Excerpt Start Marker
Comment 11 Mark Goodwin 2009-07-24 06:48:23 UTC

NEC disabled the raidsrv daemon on their RHEL5.4-beta test box
and this made no difference. So much for that theory ... I have
asked for scsi_scan debugging to be enabled and to send the logs.

-- Mark

Comment 12 bo yang 2009-07-24 13:57:26 UTC

I am in testing the tape drive.  I will give update soon.

Comment 13 Tom Coughlan 2009-07-27 22:19:25 UTC

Created attachment 355325 [details]
This patch suppose to fix the tape drive issue which reported by NEC.  

This is a copy of comment: 
 
https://bugzilla.redhat.com/show_bug.cgi?id=475574#c52

That BZ is for the general driver update. That code is checked in. The BZ should stay in its current state. This BZ is for the problem scanning tape drives seen with the driver update.

Comment 14 Mark Goodwin 2009-07-27 23:48:14 UTC

A test kernel with Bo's patch was brewed yesterday and made available to
the customer: http://people.redhat.com/~mgoodwin/BZ510665

This is going on over in the IT ticket. I'll update here as soon as we
have test results, hopefully today sometime.

Thanks
-- Mark Goodwin

Comment 15 Mark Goodwin 2009-07-28 06:45:30 UTC

Tom, the customer has verified the test kernel with Bo Yang's patch fixes
the issue reported in this BZ, i.e. the tape is now correctly discovered.
Excerpt End Marker
Dataset entries Start Marker
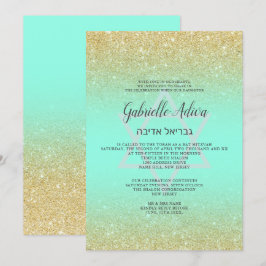Chic Gold Glitzer Minze aquamarine Drehbuch Bat Mi Einladung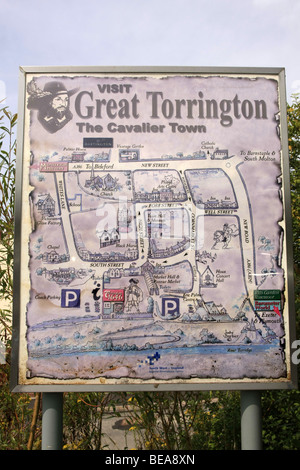 Great Torrington Devon, Angleterre Informations touristiques sur la carte Banque D'Images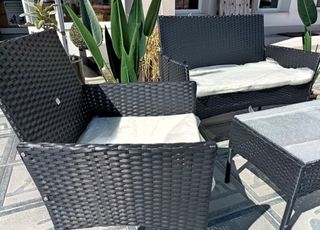 BLACK FRIDAY! Terraza Ratán Negro Cojines Blancos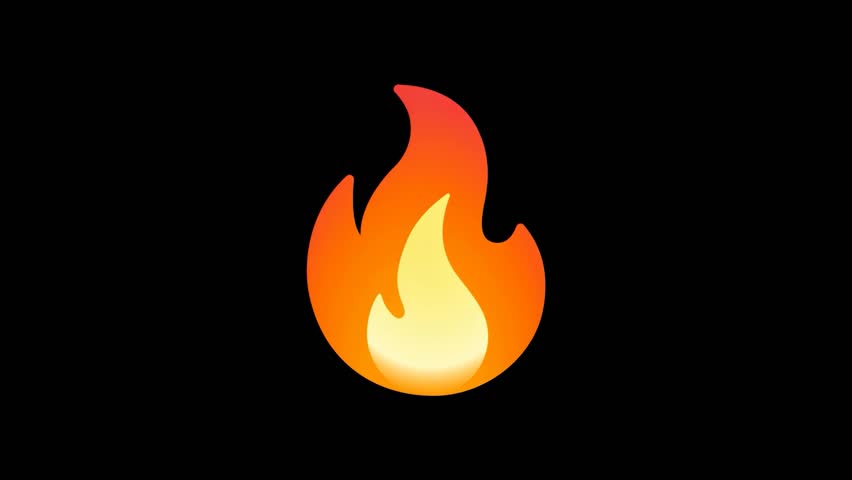 Animated fire emoji loop. Glowing flame icon with smooth motion. Social Media digital reaction. Messenger live sticker.  Seamless burning icon. Use Screen Blend Mode. 4K video overlay.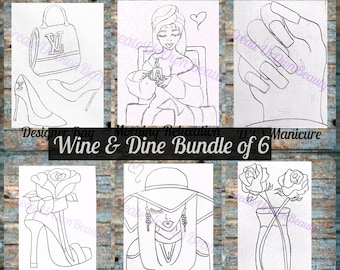 Kit de lienzos para fiestas "Pinta y bebe": Paquete de 6 piezas para disfrutar de una cena con vino.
Dataset entries End Marker
Task item A
In the bug thread, what did NEC disable on their RHEL5.4-beta test box?
Task item B
Return the part of the bug thread that opens with the words containing "Comment 14 Mark" and closes with "hopefully today sometime.".

Response A
The raidsrv daemon.

Response B
Comment 14 Mark Goodwin 2009-07-27 23:48:14 UTC

A test kernel with Bo's patch was brewed yesterday and made available to
the customer: http://people.redhat.com/~mgoodwin/BZ510665

This is going on over in the IT ticket. I'll update here as soon as we
have test results, hopefully today sometime.